Four in the afternoon I wake, the house is silent, my first thought is the job. The team, did they pull it off? Had it been a waste of resources? Dressed and out, I spend the next four hours dissecting the case, celebrating the capture. Like a fraternity we came together, with a rugby club attitude, we worked and played to the exclusion of all others. We covered each others lives every day, we covered each other’s backs, like brothers or family, we pulled together a team, a solid unit.
Raucously wild we were, we cleared the bar, a nightmare some said; seen as elite and privileged. So together we built a wall and stood strong. For years, we held fast, until one by one we fell, burned out, broken or just exhausted. The heat of the chase, the adrenaline of the hunt, the pride of the capture; now gone. Disbanded, scattered, here we were trying to resume a life, one long forgotten, left behind. We had to find our normal, but where it was, not many of us knew.
We were expected to be civilians; but for most of us, security guards, prison officers, or driving instructors, were the only jobs out there. Lowly paid positions, with no use for our years of accumulated skills. On television and in exciting books, we’d be private investigators or mercenaries; we’d command a wage and be respected. Once again we’d use our close protection skills, our years of weapons training, advanced driving, and our covert undercover skills would still be of use- as we would be. In the real world, the jobs aren’t there; the excitement is gone and you are yet another jobless person, a has-been .

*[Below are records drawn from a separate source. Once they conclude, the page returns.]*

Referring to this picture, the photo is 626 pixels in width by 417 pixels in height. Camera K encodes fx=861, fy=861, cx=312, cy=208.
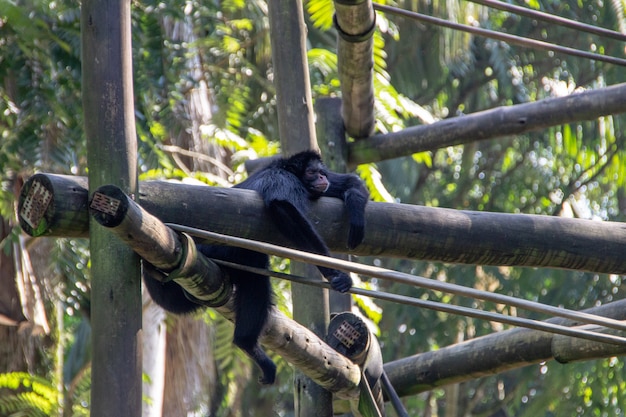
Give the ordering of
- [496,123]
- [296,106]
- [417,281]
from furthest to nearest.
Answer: [496,123] < [296,106] < [417,281]

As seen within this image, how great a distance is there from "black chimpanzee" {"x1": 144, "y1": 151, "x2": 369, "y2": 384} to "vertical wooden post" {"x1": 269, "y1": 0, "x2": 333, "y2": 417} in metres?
0.31

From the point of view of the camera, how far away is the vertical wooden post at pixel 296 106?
5.20 m

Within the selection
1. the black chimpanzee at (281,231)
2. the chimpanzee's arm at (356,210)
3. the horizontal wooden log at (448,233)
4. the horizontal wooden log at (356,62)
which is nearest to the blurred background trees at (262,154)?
the horizontal wooden log at (356,62)

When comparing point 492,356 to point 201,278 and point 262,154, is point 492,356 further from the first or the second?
point 262,154

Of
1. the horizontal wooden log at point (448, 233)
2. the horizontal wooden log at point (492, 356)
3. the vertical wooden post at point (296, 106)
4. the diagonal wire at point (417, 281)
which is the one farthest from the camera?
the vertical wooden post at point (296, 106)

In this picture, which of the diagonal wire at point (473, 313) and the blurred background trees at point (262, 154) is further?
the blurred background trees at point (262, 154)

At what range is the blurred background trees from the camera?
7.02 meters

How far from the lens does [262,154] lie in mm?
7574

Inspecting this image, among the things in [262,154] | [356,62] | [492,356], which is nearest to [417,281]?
[492,356]

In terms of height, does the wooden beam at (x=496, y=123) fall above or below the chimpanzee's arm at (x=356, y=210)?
above

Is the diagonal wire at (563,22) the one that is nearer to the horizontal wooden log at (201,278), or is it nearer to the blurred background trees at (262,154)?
the horizontal wooden log at (201,278)

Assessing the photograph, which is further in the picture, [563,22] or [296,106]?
[296,106]

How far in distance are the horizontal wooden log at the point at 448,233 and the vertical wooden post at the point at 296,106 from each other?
1.08 metres

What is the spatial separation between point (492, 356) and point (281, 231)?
1.93 metres
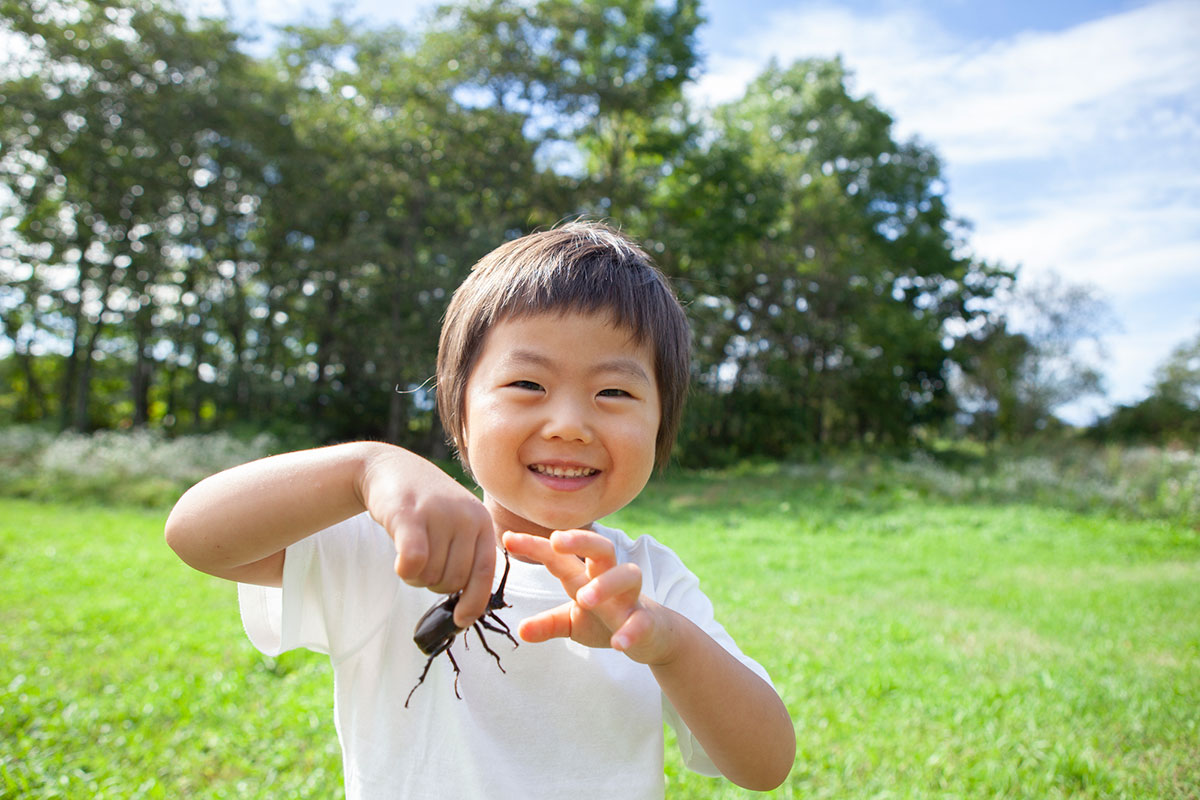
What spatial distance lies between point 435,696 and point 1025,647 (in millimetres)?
4798

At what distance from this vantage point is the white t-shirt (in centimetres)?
140

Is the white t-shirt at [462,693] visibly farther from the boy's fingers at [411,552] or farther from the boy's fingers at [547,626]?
the boy's fingers at [411,552]

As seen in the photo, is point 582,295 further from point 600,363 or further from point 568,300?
point 600,363

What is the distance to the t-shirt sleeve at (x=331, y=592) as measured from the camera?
4.63 feet

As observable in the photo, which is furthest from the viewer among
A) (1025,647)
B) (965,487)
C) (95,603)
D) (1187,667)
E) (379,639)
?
(965,487)

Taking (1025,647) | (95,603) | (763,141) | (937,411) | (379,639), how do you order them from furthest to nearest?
1. (937,411)
2. (763,141)
3. (95,603)
4. (1025,647)
5. (379,639)

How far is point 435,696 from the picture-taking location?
4.76ft

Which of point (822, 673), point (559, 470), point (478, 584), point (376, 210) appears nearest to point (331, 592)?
point (559, 470)

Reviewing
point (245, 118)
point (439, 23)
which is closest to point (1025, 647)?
point (439, 23)

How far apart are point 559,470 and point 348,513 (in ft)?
1.30

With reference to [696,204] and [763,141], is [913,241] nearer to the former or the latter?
[763,141]

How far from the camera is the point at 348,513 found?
1.10 meters

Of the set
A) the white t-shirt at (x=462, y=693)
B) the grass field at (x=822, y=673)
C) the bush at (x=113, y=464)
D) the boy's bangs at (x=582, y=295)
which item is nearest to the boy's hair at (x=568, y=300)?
the boy's bangs at (x=582, y=295)

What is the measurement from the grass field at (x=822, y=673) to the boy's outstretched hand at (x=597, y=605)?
6.84ft
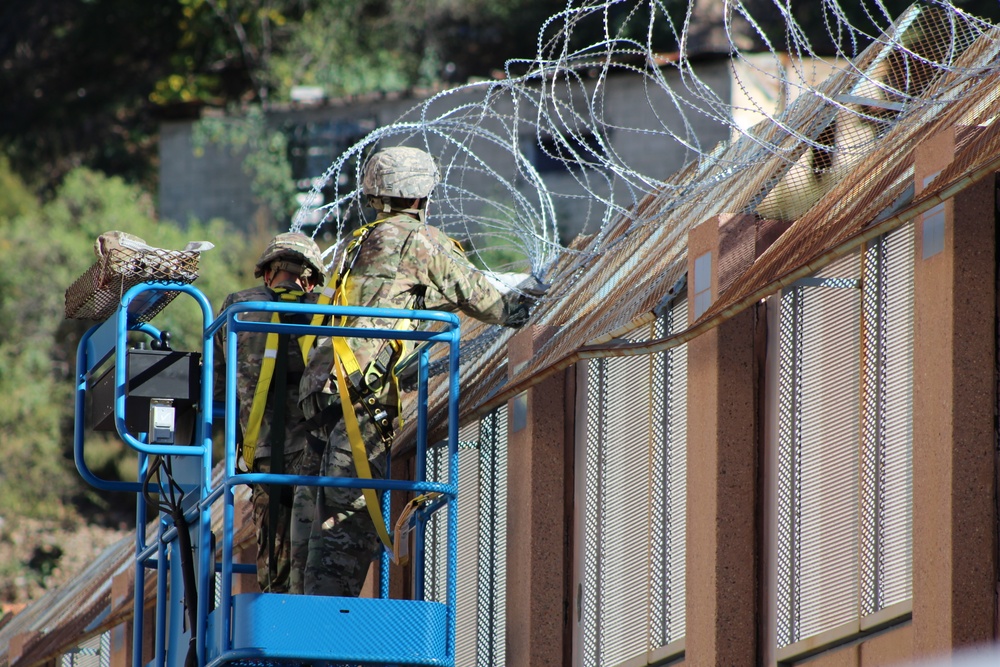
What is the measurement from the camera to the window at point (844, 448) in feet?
18.1

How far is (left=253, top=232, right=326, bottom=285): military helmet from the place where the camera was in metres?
7.17

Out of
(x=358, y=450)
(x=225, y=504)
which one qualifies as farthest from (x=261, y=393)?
(x=225, y=504)

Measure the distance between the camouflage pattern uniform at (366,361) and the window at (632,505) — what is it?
0.71m

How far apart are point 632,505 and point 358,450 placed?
1.18 m

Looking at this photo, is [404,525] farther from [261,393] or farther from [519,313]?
[519,313]

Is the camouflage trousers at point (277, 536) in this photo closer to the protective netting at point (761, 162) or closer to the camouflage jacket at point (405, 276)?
the camouflage jacket at point (405, 276)

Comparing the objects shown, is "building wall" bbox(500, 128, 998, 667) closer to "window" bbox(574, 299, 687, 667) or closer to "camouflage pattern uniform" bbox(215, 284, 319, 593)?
"window" bbox(574, 299, 687, 667)

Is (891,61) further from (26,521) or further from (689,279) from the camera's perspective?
(26,521)

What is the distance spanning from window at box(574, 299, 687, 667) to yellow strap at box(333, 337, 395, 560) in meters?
1.00

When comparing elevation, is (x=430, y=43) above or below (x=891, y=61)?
above

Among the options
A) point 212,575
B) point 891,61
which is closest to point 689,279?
point 891,61

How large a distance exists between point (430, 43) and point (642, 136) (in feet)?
34.0

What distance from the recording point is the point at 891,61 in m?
7.12

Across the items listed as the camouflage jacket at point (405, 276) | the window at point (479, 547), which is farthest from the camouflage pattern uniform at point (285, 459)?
the window at point (479, 547)
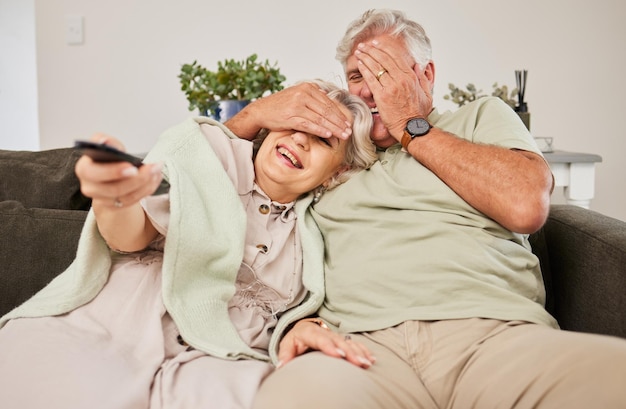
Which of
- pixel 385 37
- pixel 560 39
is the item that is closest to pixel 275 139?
pixel 385 37

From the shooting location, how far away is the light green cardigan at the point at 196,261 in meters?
1.32

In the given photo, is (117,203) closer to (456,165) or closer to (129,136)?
(456,165)

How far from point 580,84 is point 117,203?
7.82 feet

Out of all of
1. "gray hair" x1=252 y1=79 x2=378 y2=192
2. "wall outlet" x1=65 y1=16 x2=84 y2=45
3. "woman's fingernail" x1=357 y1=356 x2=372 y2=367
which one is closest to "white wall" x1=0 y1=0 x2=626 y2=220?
"wall outlet" x1=65 y1=16 x2=84 y2=45

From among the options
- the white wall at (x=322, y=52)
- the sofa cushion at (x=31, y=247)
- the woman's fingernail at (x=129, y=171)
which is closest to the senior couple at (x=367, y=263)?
the woman's fingernail at (x=129, y=171)

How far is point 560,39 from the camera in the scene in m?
2.82

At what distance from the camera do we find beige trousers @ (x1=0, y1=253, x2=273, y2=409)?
1146mm

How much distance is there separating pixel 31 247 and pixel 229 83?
35.2 inches

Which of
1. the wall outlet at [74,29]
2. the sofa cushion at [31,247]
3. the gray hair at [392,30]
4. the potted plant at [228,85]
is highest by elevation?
the wall outlet at [74,29]

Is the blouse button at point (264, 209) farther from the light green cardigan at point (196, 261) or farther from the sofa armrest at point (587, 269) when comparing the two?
→ the sofa armrest at point (587, 269)

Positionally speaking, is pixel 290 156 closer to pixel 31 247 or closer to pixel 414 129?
pixel 414 129

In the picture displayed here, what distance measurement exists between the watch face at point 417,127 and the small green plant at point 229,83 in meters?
0.83

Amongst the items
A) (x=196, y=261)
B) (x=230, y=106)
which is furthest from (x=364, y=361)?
(x=230, y=106)

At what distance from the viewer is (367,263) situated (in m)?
1.43
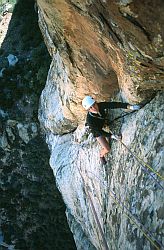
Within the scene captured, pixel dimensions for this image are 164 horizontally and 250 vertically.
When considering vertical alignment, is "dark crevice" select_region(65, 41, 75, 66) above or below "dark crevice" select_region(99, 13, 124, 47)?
above

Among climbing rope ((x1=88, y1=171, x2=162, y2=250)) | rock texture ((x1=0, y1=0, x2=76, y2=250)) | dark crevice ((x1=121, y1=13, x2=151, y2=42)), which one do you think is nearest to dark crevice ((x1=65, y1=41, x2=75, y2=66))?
climbing rope ((x1=88, y1=171, x2=162, y2=250))

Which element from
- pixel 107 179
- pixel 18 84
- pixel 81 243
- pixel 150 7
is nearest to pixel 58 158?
pixel 81 243

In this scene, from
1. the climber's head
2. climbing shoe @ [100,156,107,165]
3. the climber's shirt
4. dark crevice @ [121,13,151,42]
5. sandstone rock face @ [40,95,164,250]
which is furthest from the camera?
climbing shoe @ [100,156,107,165]

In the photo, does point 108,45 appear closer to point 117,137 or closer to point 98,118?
point 98,118

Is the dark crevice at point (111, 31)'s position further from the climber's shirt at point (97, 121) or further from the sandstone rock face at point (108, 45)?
the climber's shirt at point (97, 121)

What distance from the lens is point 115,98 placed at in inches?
547

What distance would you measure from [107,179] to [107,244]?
88.8 inches

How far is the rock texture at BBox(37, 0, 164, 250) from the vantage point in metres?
9.03

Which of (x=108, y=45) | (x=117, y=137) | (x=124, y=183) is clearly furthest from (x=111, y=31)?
(x=124, y=183)

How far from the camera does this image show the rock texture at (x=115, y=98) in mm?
9031

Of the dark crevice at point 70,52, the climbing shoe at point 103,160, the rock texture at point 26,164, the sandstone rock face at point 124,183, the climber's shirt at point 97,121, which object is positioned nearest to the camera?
the sandstone rock face at point 124,183

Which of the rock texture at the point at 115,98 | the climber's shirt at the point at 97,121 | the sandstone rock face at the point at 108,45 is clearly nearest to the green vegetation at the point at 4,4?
the rock texture at the point at 115,98

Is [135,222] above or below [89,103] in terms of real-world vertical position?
below

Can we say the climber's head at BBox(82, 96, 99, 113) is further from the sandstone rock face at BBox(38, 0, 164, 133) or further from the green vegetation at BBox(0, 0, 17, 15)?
the green vegetation at BBox(0, 0, 17, 15)
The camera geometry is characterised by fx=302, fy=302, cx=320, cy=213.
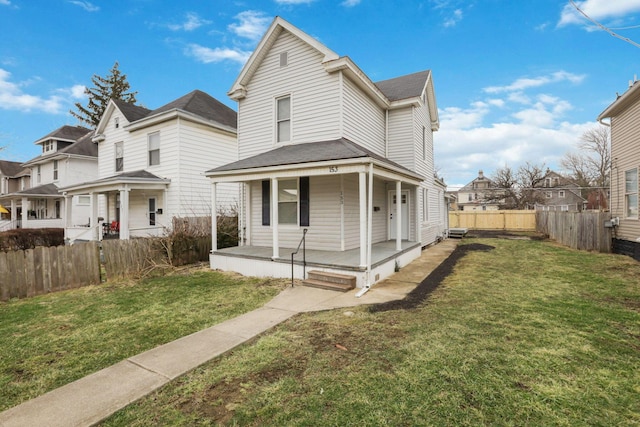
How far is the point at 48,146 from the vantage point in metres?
24.7

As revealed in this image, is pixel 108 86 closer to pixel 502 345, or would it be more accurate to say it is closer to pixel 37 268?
pixel 37 268

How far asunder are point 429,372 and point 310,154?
6481 mm

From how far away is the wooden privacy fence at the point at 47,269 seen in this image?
7.18 metres

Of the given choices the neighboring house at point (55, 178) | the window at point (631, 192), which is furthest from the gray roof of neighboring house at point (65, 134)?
the window at point (631, 192)

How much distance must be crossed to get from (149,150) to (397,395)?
16818 mm

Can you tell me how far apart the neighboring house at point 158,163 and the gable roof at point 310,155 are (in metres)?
5.57

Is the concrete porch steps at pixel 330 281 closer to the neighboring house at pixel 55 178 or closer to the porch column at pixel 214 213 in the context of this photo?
the porch column at pixel 214 213

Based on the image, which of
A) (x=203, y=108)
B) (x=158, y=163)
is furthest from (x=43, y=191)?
(x=203, y=108)

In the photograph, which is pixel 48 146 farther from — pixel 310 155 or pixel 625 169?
pixel 625 169

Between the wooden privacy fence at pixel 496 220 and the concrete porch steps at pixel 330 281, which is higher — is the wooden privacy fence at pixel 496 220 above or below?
above

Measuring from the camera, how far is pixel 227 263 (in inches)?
392

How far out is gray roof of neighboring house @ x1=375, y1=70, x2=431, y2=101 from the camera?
42.5 ft

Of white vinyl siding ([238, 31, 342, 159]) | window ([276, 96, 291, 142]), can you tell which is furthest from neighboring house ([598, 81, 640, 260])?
window ([276, 96, 291, 142])

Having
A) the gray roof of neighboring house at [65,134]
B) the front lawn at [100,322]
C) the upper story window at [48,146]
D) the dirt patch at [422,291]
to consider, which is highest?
the gray roof of neighboring house at [65,134]
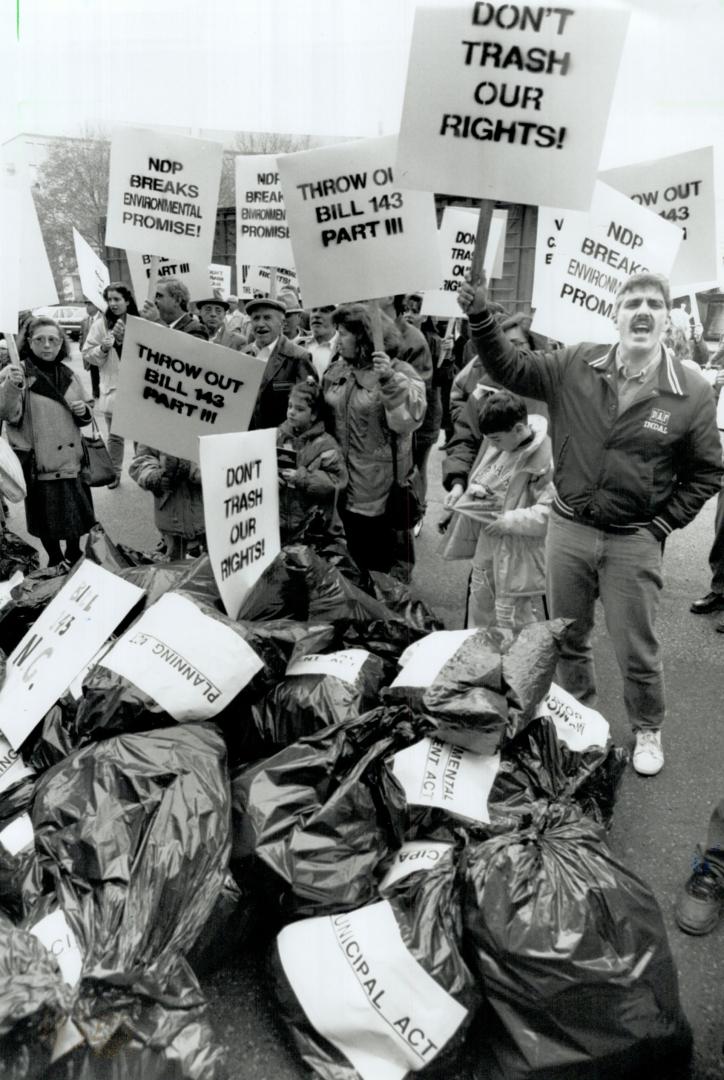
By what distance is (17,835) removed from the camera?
6.66 ft

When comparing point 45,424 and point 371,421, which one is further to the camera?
point 45,424

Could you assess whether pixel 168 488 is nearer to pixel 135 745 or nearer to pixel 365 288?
pixel 365 288

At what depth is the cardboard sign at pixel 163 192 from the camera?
4.55 m

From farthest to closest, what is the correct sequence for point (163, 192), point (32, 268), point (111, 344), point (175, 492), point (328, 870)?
point (111, 344) → point (163, 192) → point (32, 268) → point (175, 492) → point (328, 870)

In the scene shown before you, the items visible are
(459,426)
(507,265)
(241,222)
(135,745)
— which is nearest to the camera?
(135,745)

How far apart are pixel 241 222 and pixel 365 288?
226cm

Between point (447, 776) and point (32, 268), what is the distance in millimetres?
3618

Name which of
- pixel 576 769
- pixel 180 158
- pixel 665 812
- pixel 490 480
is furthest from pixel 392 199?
pixel 665 812

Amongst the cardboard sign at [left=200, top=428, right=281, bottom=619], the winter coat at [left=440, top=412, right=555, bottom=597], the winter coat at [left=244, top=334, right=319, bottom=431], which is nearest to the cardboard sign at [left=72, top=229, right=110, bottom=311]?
the winter coat at [left=244, top=334, right=319, bottom=431]

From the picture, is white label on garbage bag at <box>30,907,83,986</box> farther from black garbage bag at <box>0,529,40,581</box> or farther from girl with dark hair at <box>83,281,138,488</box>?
girl with dark hair at <box>83,281,138,488</box>

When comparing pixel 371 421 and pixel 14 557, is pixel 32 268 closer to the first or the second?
pixel 14 557

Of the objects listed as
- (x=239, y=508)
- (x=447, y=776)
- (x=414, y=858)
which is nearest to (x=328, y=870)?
(x=414, y=858)

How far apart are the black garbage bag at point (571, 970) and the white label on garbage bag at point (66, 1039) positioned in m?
0.84

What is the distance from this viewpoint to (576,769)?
96.7 inches
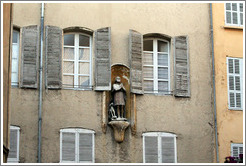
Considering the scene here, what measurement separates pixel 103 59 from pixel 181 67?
8.05ft

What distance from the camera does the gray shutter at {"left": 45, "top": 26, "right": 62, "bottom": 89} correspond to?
74.7 feet

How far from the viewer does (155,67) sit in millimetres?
23984

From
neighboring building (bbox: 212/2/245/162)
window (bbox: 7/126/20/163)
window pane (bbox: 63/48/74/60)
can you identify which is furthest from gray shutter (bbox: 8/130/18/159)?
neighboring building (bbox: 212/2/245/162)

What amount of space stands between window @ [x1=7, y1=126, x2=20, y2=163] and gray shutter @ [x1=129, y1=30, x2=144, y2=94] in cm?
361

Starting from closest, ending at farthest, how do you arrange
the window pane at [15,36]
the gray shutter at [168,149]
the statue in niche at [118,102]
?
the statue in niche at [118,102] → the window pane at [15,36] → the gray shutter at [168,149]

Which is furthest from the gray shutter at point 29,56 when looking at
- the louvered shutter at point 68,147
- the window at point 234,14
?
the window at point 234,14

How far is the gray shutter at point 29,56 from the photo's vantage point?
22562 mm

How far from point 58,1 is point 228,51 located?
548 cm

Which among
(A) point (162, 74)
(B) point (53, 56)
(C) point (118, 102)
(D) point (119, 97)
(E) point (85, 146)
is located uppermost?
(B) point (53, 56)

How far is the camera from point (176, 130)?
23.5 meters

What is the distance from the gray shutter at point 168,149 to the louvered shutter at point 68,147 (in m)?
2.69

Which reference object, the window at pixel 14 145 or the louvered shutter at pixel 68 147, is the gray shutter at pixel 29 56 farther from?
the louvered shutter at pixel 68 147

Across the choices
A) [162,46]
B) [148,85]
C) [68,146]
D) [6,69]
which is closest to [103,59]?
[148,85]

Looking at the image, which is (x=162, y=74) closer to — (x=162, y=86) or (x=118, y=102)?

It is obvious now why we didn’t do so well, once we were surplus to requirement. Families had found their way without us around, kids were women and men with dreams, adventures of their own. Wives subdued, tired, unable to give up the ground they had earned through hard work, love, and consistency. Grown men, strong men, they crumbled, marriages broke, men unable to function were lost. Divorce, suicide, mental breakdown and depression, all the above; claimed fifty-five percent of the team. But once protectors, Police Men, rescuers of many; with lives full of adventures; egos as big as skyscrapers. We try to find new ways, new lives, it was hard but had to be done. Friendships tangled with jobs and families, adventures, adrenaline; and now only the emptiness. No one left to cover my back.